I wanted to get some advice for a potential build.
APPROXIMATE PURCHASE DATE: 2-4 weeks
BUDGET RANGE: $500
SYSTEM USAGE FROM MOST TO LEAST IMPORTANT: Gaming, Multitasking [720p movies/music/Microsoft office], photoshop
PARTS NOT REQUIRED: Case, video card, hard drive, fan, DVD/floppy
PREFERRED WEBSITE(S) FOR PARTS: buying locally
Looking to build the following machine and want some advice:
Core i5 750 2.66 Ghz
Asus P5P77 LX socket 1156
4GB OCZ RAM 1066mhz
Antec EarthWatts EA 500W PSU
OVERCLOCKING: Yes, but nothing hardcore requiring voltage adjustments or extra cooling (have 2 fans for the case)
SLI OR CROSSFIRE: Nope
MONITOR RESOLUTION: 22" Samsung 1680x1050
Looking to run it on a windows 7 x64 system.
I was wondering if these parts were a good combination, especially the mobo since I can't
get much info about it. On top of that, how would this machine compare to a core 2 quad Q9400?(only because the parts are slightly cheaper). I'm moving from a pentium D945 @ 3.74 Ghz and my Mb doesn't support quad cores.
I can't find anything about that motherboard. Where are you getting that model number from? You need to make sure the RAM is compatible with that board. I assume it's DDR3? Also, a 500W PSU should be fine, but I'd still like to know your video card.

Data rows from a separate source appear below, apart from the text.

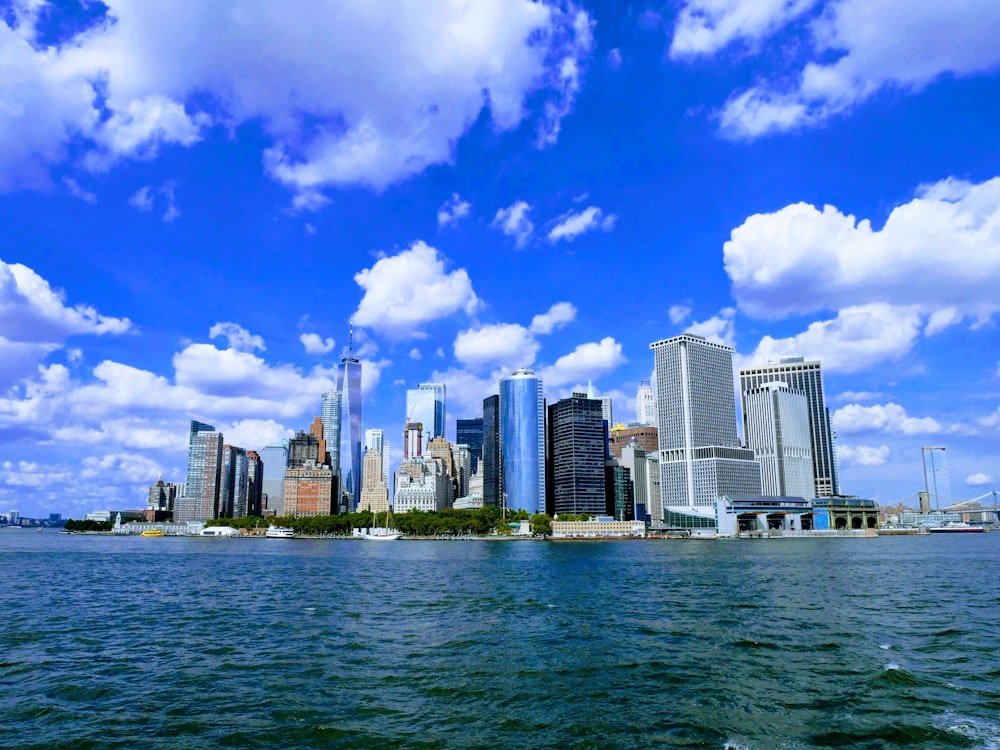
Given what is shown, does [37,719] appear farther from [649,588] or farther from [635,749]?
[649,588]

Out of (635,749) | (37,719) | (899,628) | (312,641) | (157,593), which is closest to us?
(635,749)

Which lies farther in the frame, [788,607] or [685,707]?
[788,607]

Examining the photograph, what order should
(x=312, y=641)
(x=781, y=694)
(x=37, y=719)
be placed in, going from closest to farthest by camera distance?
(x=37, y=719) < (x=781, y=694) < (x=312, y=641)

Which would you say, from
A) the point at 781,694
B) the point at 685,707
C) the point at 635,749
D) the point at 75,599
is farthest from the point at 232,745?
the point at 75,599

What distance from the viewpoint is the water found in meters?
24.8

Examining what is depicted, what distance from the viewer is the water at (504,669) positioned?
24844mm

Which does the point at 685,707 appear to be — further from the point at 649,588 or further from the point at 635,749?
the point at 649,588

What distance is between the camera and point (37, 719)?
26641mm

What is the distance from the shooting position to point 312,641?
42.1m

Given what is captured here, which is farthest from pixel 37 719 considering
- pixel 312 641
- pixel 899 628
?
pixel 899 628

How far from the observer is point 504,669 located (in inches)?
1366

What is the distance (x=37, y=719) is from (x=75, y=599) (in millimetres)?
44951

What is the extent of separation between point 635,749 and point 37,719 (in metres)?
22.6

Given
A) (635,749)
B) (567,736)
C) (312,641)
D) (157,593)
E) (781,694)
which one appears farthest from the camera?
(157,593)
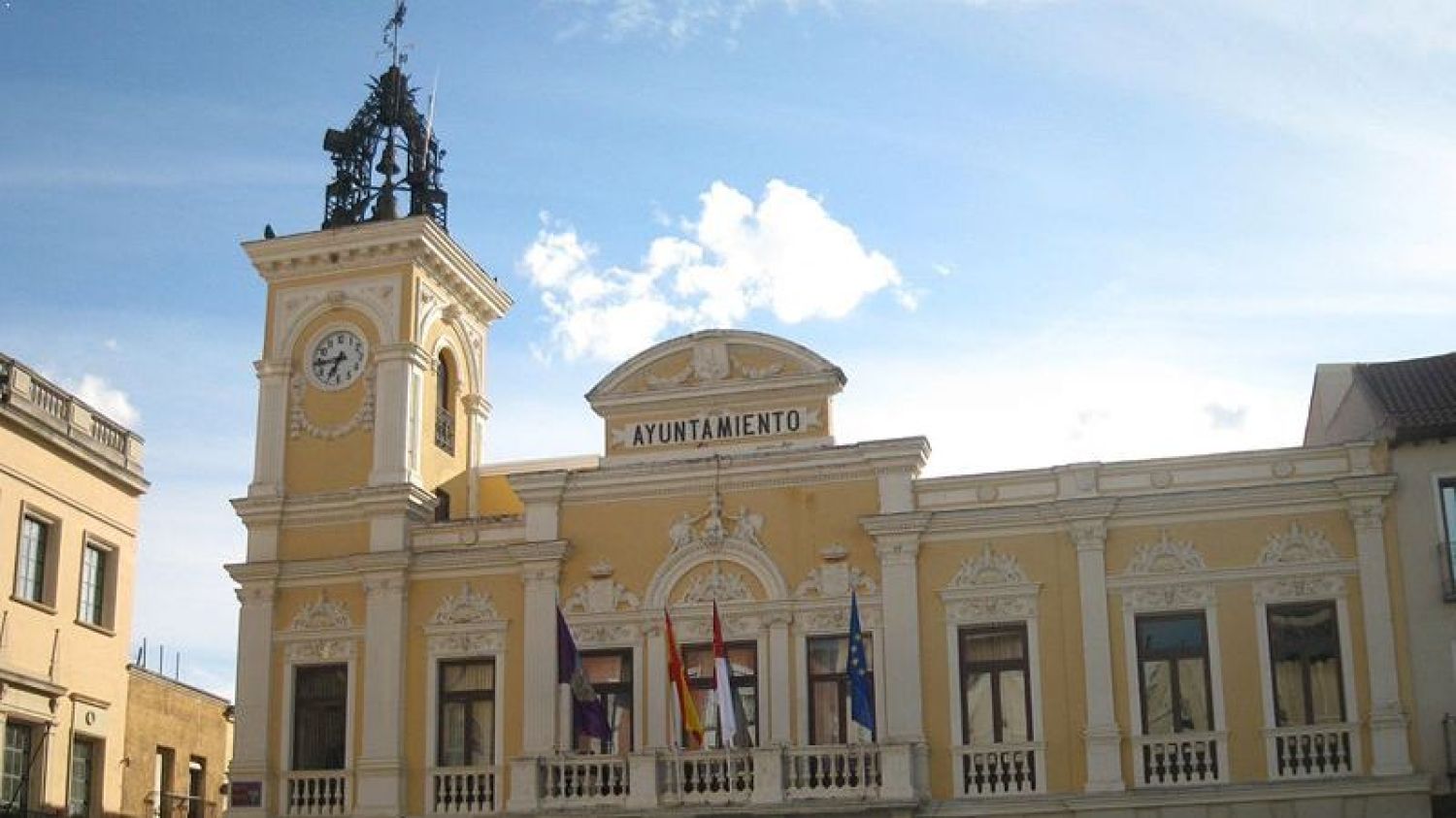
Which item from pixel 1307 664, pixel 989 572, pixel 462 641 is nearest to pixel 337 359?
pixel 462 641

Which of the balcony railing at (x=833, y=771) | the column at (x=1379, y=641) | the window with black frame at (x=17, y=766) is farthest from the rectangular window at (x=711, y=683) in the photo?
the window with black frame at (x=17, y=766)

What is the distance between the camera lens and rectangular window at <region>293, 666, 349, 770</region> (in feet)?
102

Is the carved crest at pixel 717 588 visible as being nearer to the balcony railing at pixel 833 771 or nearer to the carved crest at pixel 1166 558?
the balcony railing at pixel 833 771

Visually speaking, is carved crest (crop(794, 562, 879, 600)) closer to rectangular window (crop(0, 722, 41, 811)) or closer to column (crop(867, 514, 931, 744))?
column (crop(867, 514, 931, 744))

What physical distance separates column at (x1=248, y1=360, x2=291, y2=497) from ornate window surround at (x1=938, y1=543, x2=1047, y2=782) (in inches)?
476

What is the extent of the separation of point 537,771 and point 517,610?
3.10 metres

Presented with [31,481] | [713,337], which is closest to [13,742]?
[31,481]

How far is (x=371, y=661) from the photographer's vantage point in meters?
31.0

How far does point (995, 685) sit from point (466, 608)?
8.91 meters

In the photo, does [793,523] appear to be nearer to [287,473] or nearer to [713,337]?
[713,337]

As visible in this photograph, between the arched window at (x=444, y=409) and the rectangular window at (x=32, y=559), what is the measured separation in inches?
275

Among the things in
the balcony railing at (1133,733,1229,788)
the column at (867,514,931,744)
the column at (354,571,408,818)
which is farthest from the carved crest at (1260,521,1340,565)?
the column at (354,571,408,818)

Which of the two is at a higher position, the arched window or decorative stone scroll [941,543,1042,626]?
the arched window

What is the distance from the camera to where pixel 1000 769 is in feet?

The i5 750 will be better than the Q9400. If nothing else, for its great overclocking abilities. You defiantly see an improvement over your Pentium D.
I was looking at the article on toms regarding 4GB ddr3 ram kits, and ocz 4GB 1066mhz had some issues with their voltage on some 1156 mobos. Would this 1333mhz set have the same issues as the ones in the article?

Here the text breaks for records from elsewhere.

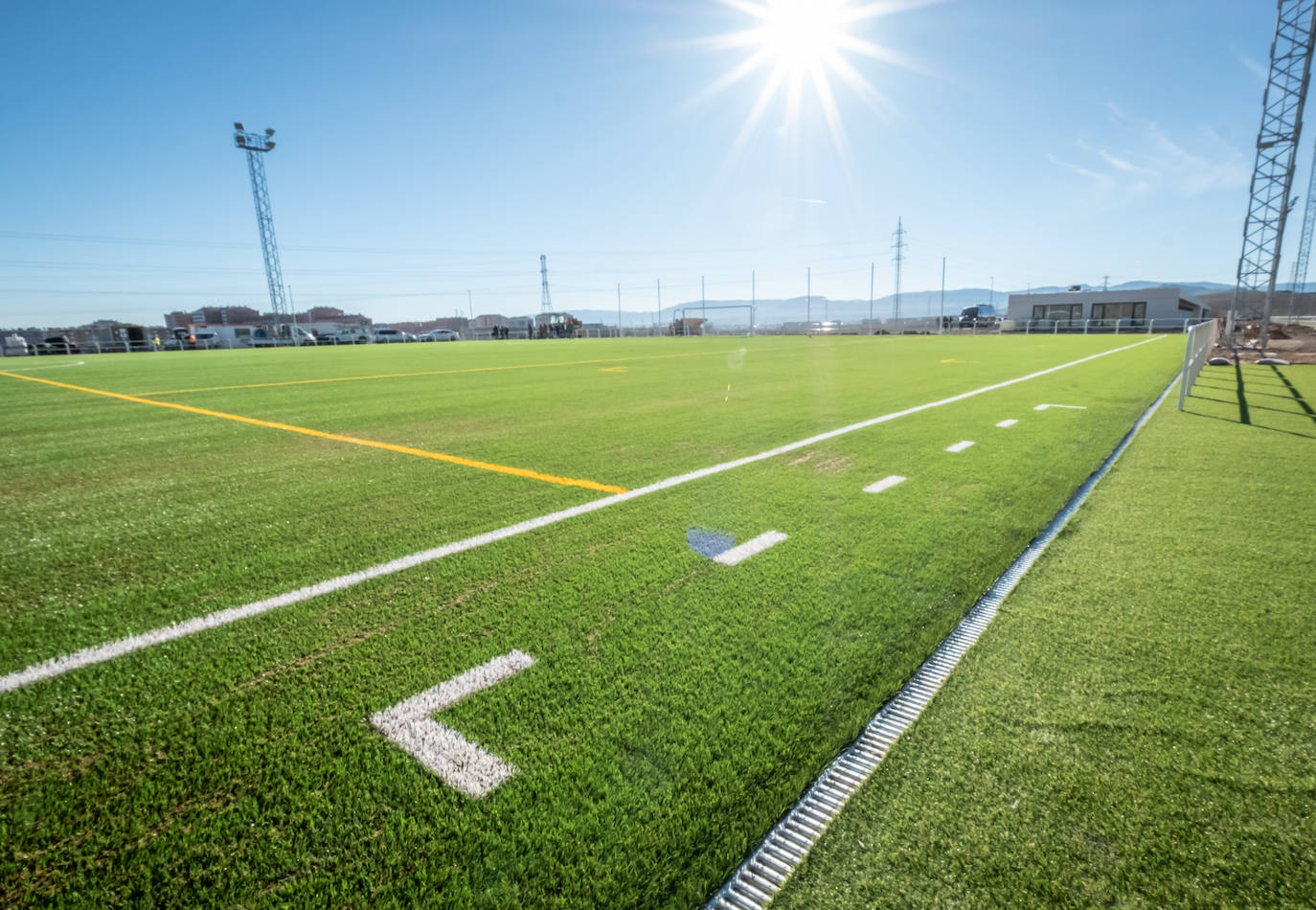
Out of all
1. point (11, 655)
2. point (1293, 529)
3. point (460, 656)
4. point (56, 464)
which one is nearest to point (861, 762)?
point (460, 656)

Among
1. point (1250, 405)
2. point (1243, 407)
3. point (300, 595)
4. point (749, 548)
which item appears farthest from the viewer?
point (1250, 405)

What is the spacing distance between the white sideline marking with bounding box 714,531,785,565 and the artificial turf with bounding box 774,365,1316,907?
3.33 feet

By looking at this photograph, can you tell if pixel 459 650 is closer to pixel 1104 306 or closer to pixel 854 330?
pixel 854 330

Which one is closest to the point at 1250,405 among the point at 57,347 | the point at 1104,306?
the point at 57,347

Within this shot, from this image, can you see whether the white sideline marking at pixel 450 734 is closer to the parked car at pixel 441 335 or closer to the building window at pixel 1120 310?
the parked car at pixel 441 335

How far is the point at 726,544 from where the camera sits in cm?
298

Not as of yet, but this ram thing has me miffed, not sure if I should get only 2 GB for now and wait to get 2 GB later or whether I should spend more and get different RAM. This set was one of the cheapest ones going for roughly $75 cdn
It's really up to you, but dual channel RAM needs to be bought in sets of 2 sticks to be utilized. I'd recommend a two 2GB stick pack. (total of 4GB) 4GB is becoming the standard, especially on that cpu.

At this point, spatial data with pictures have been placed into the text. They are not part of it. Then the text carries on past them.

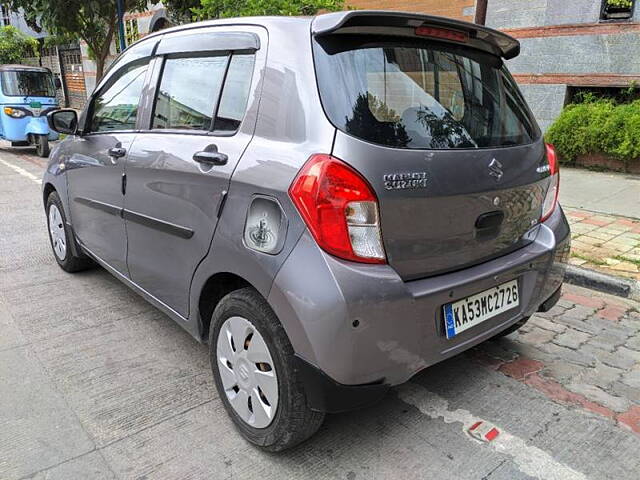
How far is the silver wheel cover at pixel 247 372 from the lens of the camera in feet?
7.06

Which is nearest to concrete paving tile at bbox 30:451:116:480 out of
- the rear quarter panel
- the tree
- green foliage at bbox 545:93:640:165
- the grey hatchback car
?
the grey hatchback car

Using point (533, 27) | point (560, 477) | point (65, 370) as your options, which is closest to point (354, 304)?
point (560, 477)

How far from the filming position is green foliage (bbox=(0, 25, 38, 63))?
2461 cm

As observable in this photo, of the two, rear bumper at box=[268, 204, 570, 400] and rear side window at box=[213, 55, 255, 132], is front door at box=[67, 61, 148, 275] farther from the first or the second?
rear bumper at box=[268, 204, 570, 400]

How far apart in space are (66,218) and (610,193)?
641cm

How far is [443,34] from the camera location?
7.61 ft

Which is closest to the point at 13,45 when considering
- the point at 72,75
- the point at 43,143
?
the point at 72,75

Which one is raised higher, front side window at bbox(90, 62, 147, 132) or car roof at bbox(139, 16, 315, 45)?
car roof at bbox(139, 16, 315, 45)

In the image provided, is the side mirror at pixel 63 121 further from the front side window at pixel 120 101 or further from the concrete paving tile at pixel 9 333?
the concrete paving tile at pixel 9 333

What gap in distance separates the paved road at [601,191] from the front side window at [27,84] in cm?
1161

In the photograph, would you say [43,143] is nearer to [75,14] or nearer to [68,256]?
[75,14]

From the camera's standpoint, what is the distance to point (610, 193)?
6746mm

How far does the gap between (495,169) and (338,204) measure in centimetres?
83

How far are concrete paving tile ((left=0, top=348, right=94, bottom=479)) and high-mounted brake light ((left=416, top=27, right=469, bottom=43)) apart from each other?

What about RAM from GEIL? I haven't heard much about them, and I wanted to make sure I got reliable RAM from a reliable company. This is suppose to be compatible with i5, and runs at the normal 1.5V rating
I read up on the issues surrounding foxconn sockets and how they can potentially malfunction. I was wondering whether the Asus motherboard I've chosen uses this socket manufacture and if so is there another board i can get that won't have these issues, I wouldn't want to invest money into something that's going to kill my processor
I have the board, but I still haven't found the time to build the computer. I'm going to check the puncture points on the pads of the processor as was suggested in my thread. If it's all good, then I'll keep it. If it appears to not be working properly, I'm not sure. I'd hate to have to return it, but it sounds like a critical problem. I'll be building it over Thanksgiving weekend, so I'll let you know how it goes.
It's still hard on the processor. And the 1156 socket hasn't been around long enough to know what the long term effects are. It seems like the problem could be more or less serious depending on how poor the connection is. Only time will tell how many normal users with stock speeds will experience problems. The only way to avoid possible problems with the socket is to make sure it has a good connection.
So how would I go about making sure there's a good connection short of taking out the processor and looking at the pads (since some have mentioned that it's not a true indicator) Could you check the voltage using something like CPU-Z to assess?